Directions:
Copy the listing below line for line, from its opening line to the one with "scientific name: Acinonyx jubatus", both included; stop there.

Data for the task:
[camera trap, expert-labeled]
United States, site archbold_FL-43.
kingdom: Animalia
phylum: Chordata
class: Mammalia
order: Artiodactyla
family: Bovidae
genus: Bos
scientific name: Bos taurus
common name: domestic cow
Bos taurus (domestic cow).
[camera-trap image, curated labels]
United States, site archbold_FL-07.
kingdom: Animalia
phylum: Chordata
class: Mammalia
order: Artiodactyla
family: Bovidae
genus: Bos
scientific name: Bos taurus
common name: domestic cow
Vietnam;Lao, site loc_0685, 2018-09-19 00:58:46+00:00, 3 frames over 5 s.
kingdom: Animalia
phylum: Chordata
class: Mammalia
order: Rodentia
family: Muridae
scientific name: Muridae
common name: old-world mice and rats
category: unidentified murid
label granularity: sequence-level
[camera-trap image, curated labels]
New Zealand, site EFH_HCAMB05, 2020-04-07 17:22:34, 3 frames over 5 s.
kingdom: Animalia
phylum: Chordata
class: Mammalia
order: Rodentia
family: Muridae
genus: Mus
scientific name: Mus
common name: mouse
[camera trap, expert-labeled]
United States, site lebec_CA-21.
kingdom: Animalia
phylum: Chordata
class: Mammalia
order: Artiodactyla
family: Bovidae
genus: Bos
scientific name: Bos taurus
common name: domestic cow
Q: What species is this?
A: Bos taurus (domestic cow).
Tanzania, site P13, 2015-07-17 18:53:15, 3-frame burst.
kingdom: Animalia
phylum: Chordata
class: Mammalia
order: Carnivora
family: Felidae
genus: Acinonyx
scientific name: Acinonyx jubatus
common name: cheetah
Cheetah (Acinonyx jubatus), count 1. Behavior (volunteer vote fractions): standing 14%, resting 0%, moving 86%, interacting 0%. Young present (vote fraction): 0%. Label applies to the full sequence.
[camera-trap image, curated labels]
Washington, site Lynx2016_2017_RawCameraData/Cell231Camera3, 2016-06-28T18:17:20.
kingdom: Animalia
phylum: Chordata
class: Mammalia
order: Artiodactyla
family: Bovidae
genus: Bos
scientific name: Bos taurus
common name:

Written answer:
[camera trap, expert-labeled]
United States, site archbold_FL-43.
kingdom: Animalia
phylum: Chordata
class: Mammalia
order: Artiodactyla
family: Bovidae
genus: Bos
scientific name: Bos taurus
common name: domestic cow
Bos taurus (domestic cow).
[camera-trap image, curated labels]
United States, site archbold_FL-07.
kingdom: Animalia
phylum: Chordata
class: Mammalia
order: Artiodactyla
family: Bovidae
genus: Bos
scientific name: Bos taurus
common name: domestic cow
Vietnam;Lao, site loc_0685, 2018-09-19 00:58:46+00:00, 3 frames over 5 s.
kingdom: Animalia
phylum: Chordata
class: Mammalia
order: Rodentia
family: Muridae
scientific name: Muridae
common name: old-world mice and rats
category: unidentified murid
label granularity: sequence-level
[camera-trap image, curated labels]
New Zealand, site EFH_HCAMB05, 2020-04-07 17:22:34, 3 frames over 5 s.
kingdom: Animalia
phylum: Chordata
class: Mammalia
order: Rodentia
family: Muridae
genus: Mus
scientific name: Mus
common name: mouse
[camera trap, expert-labeled]
United States, site lebec_CA-21.
kingdom: Animalia
phylum: Chordata
class: Mammalia
order: Artiodactyla
family: Bovidae
genus: Bos
scientific name: Bos taurus
common name: domestic cow
Q: What species is this?
A: Bos taurus (domestic cow).
Tanzania, site P13, 2015-07-17 18:53:15, 3-frame burst.
kingdom: Animalia
phylum: Chordata
class: Mammalia
order: Carnivora
family: Felidae
genus: Acinonyx
scientific name: Acinonyx jubatus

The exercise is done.